Report only the number of lines in the listing below that contain the string "floor", matching case exactly.

** LISTED ENTRIES **

+++++

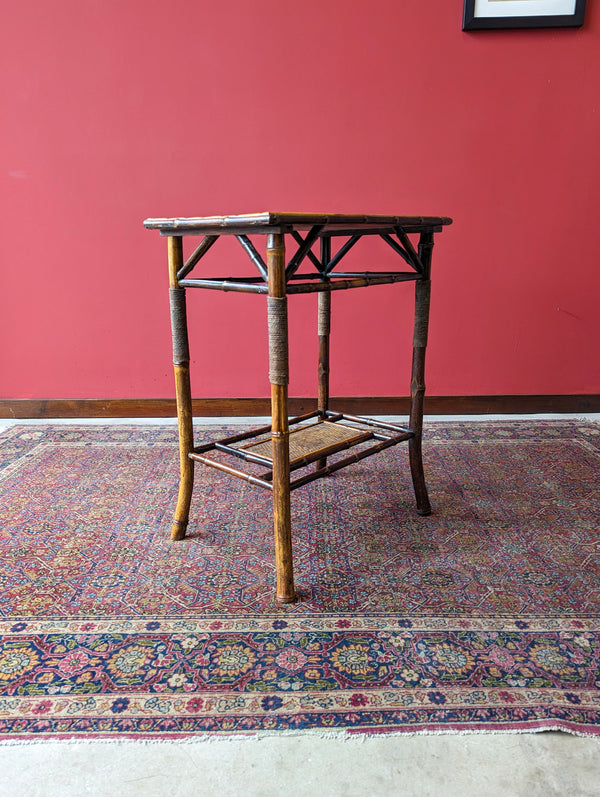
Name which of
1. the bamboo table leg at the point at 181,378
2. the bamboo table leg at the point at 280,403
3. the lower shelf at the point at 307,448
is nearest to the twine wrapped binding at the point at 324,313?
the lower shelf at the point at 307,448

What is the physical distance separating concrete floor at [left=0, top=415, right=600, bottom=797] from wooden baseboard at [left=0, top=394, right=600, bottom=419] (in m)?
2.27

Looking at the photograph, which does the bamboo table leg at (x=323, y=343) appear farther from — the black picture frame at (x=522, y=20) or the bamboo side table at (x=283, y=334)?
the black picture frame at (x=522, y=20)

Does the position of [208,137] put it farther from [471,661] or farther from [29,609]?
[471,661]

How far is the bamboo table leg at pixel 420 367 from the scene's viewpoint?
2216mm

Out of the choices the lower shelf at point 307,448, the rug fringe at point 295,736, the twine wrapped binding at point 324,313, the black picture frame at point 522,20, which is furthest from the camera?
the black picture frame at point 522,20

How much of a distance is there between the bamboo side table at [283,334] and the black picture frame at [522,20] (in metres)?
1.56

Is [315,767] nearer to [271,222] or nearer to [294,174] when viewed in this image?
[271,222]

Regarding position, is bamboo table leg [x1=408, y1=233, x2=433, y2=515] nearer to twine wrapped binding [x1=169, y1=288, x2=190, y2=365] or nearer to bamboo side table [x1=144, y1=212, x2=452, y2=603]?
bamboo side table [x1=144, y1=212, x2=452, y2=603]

+++++

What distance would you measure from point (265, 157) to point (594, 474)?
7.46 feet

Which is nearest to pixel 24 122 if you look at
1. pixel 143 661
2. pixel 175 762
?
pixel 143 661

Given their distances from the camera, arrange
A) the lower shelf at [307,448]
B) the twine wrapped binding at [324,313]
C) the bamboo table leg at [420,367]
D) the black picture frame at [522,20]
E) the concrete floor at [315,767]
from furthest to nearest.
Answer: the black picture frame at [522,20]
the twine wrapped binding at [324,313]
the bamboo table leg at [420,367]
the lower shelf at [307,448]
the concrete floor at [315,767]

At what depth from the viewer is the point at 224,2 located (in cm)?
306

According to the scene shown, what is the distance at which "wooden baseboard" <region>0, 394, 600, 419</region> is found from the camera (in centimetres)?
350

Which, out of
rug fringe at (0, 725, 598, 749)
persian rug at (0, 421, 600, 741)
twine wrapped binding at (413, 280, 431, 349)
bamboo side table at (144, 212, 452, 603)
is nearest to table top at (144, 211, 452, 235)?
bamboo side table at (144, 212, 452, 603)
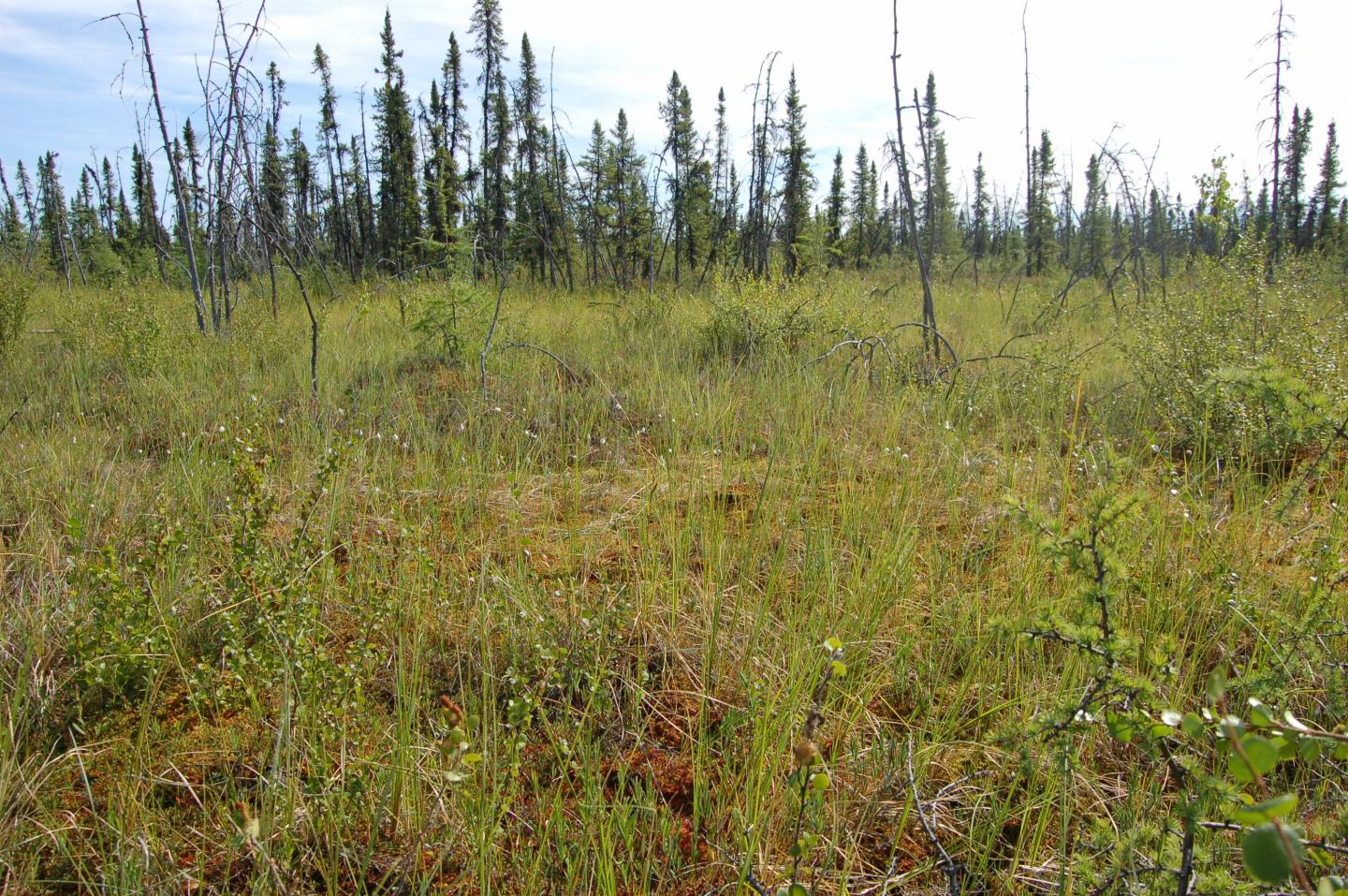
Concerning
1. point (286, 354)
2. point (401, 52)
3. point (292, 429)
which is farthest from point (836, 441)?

+++++

** THE ANSWER **
3